What do these movies all have in common? They are all light-hearted, colourful and good fun.

You can park your brain at the door and simply be entertained. This in turn made me think about the popularity of movie musicals over the years.

The movie musical genre exploded in the early-1930s as the United States struggled through the Great Depression. In 1930, Hollywood put out 100 musical movies as Americans desperately needed an escape.

An American expert on cinema said, “Musicals presented an ideal genre for the escape because it made people leave the gloom and doom of poverty behind and see films that depicted people in joyous movement but had very lavish surroundings.”

The Golden Age of the American Musical is generally considered the 1940s through To the 1950s.

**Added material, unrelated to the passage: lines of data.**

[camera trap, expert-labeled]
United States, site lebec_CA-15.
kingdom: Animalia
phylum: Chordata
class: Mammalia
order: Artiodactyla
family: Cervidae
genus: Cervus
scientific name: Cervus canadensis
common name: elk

The songs were the key attractions and to this day many of us remember at least snippets from most of those tunes. Hands up who remembers this one and bonus points for the name of the movie:

“Clang, clang, clang went the trolley
Ding, ding, ding went the bell
Zing, zing, zing went my heart strings
From the moment I saw him I fell.”

Songs from the films frequently topped the pop charts, Bing Crosby’s ‘White Christmas’ being a prime example. You see, most of the popular songwriters of the era all wrote for Hollywood, including Kern, Berlin, Porter, Fields, Warren, Rodgers and Hammerstein.

There’s a correlation I guess. In these strange times we need an escape too.

I’m off to see the wizard now, and tomorrow I’ll be going ‘My Way’ with old Bing and Barry Fitzgerald.

Try a movie musical and tell me if it cheers you up. Worked for me.